« Sombre, épuré et assuré de nous faire oublier les cantiques traditionnels de Noël. » C’est en ces termes, avec un brin d’ironie et d’humour, que la directrice artistique et premier violon du Quatuor Molinari a dressé l’esthétique du dernier programme de l’ensemble montréalais qui avait lieu à la salle de concert du Conservatoire de musique de Montréal avant les fêtes. Intitulé Nocturnes, ce concert n’était pas « la belle nuit de Noël » dans son sens le plus angélique, mais une évocation du caractère multiforme de la nuit, qui peut être à la fois douce et calme, mais aussi troublée et tourmentée. En introduction, Olga Razenhofer, Antoine Bareil (violons), Frédéric Lambert (alto) et Pierre-Alain Bouvrette (violoncelle) ont interprété deux extraits, soit le troisième et le cinquième mouvement du cycle Aus der Ferne de György Kurtág et Notturno de Luciano Berio. Les quatre comparses musiciens ont livré une interprétation investie avec aplomb et grande musicalité dans un univers musical aux dynamiques contrastantes et introspectives.
Dans Aus der Ferne – qui signifie « du lointain » en allemand –, les lignes musicales dépouillées et l’esthétique sobre des deux mouvements nous laissent dans un sentiment de suspension dans le temps alors que les sons nous parviennent comme des échos émanant du silence. Aus der ferne III est soutenu par le violoncelle qui martèle une pédale jouée en pizzicato dolce, autour de laquelle s’articule des traits aux cordes dans l’aigu et le médium de l’instrument, créant ainsi un état de flottement. Aus der ferne V porte le sous-titre Alfred Schlee, in memoriam. Composé par Kurtág quelques semaines après la mort de celui qui était le directeur des éditions Universal à Vienne et qui a notamment protégé des mains des nazis plusieurs grandes œuvres, ce court mouvement reprend le même écrin illustré précédemment avec la pulsation du violoncelle que les violons complètent par des interventions déchirantes et tendues avant qu’un fortissimo dissonant entonné par les quatre instrumentistes émerge de ce ton monotone, comme pour représenter le caractère tragique de la mort de Schlee.

▶ [Travail à faire]:
Comment rendre en anglais cette phrase de la critique de concert : « Les quatre comparses musiciens ont livré une interprétation investie avec aplomb et grande musicalité dans un univers musical aux dynamiques contrastantes et introspectives. » ?

▶ [Données sources]:
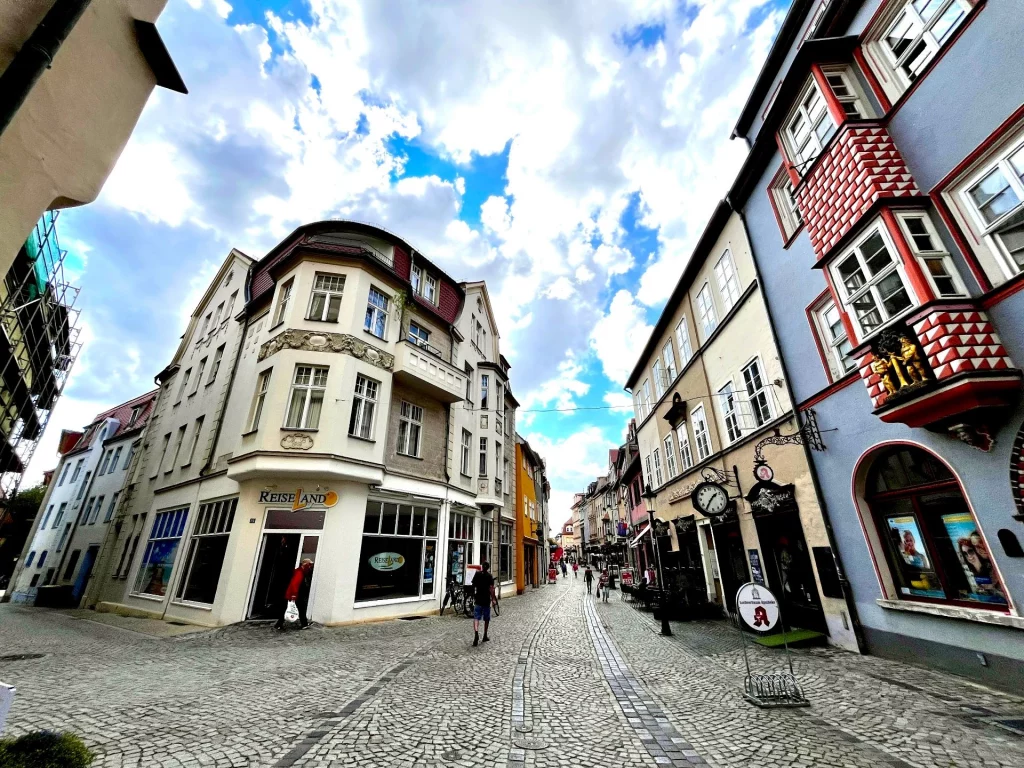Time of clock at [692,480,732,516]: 1:35
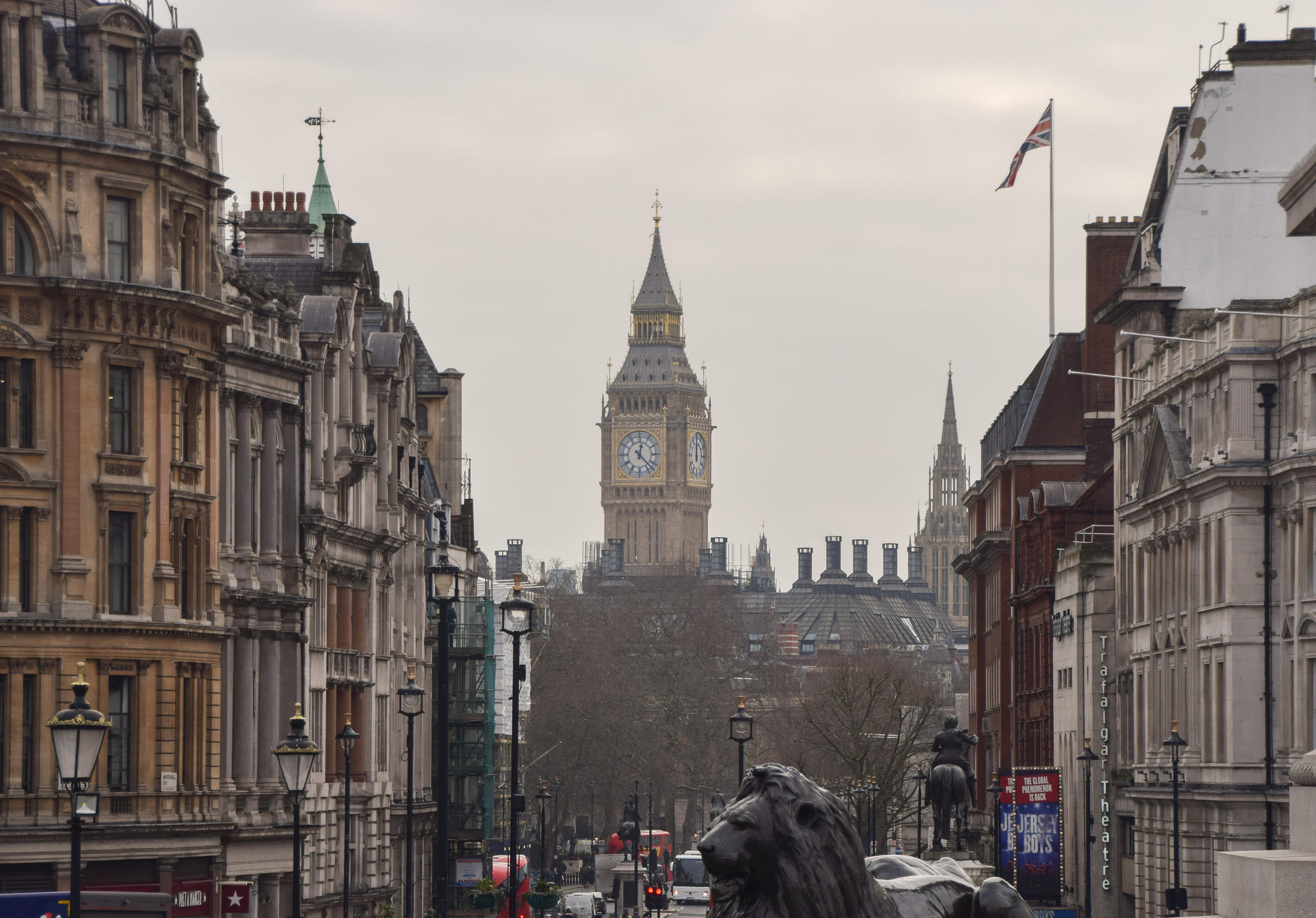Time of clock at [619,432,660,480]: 12:22
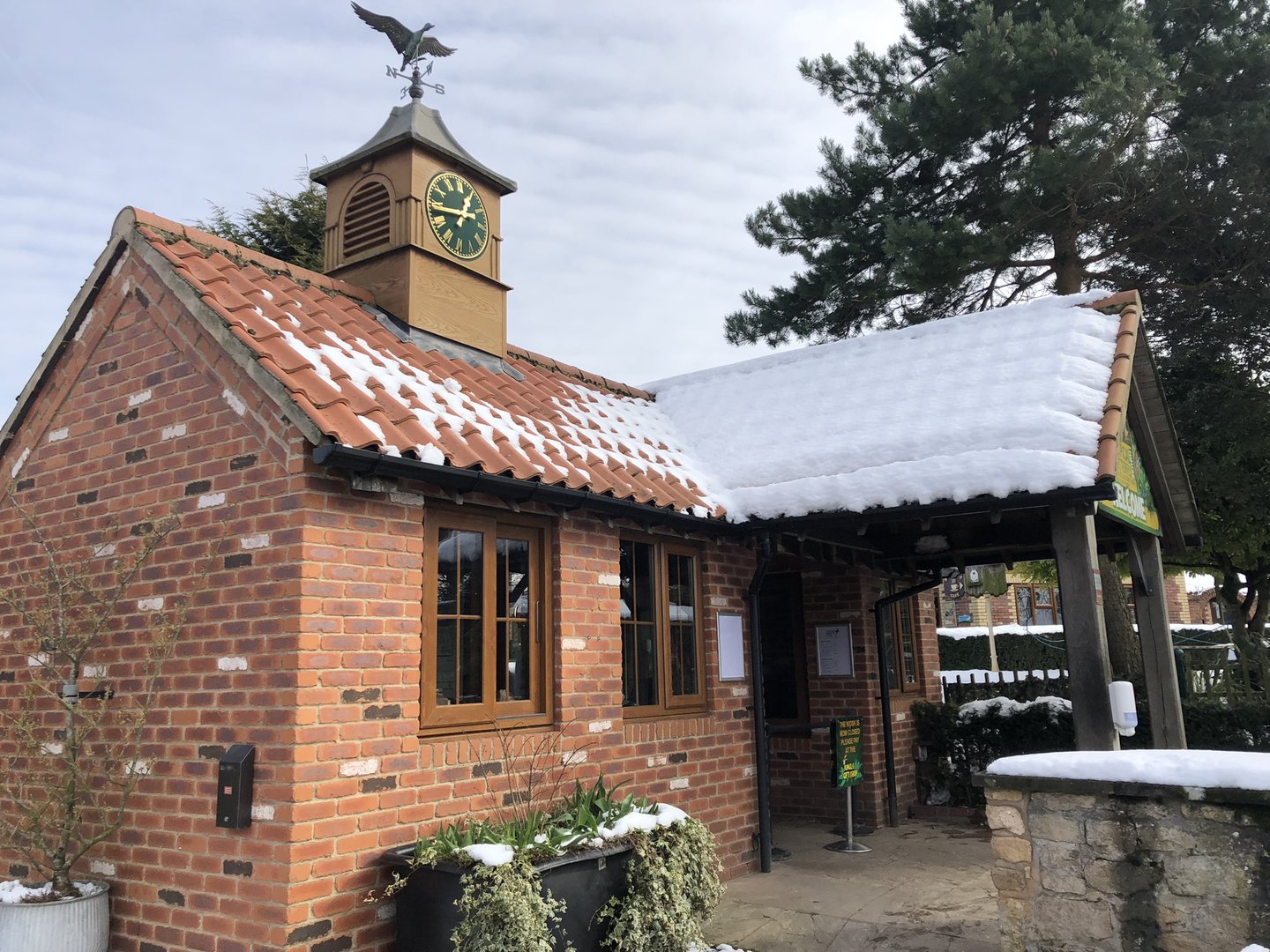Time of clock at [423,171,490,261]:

▶ [Réponse attendue]:
The four fellow musicians delivered a committed performance, with poise and great musicality, in a musical world of contrasting and introspective dynamics.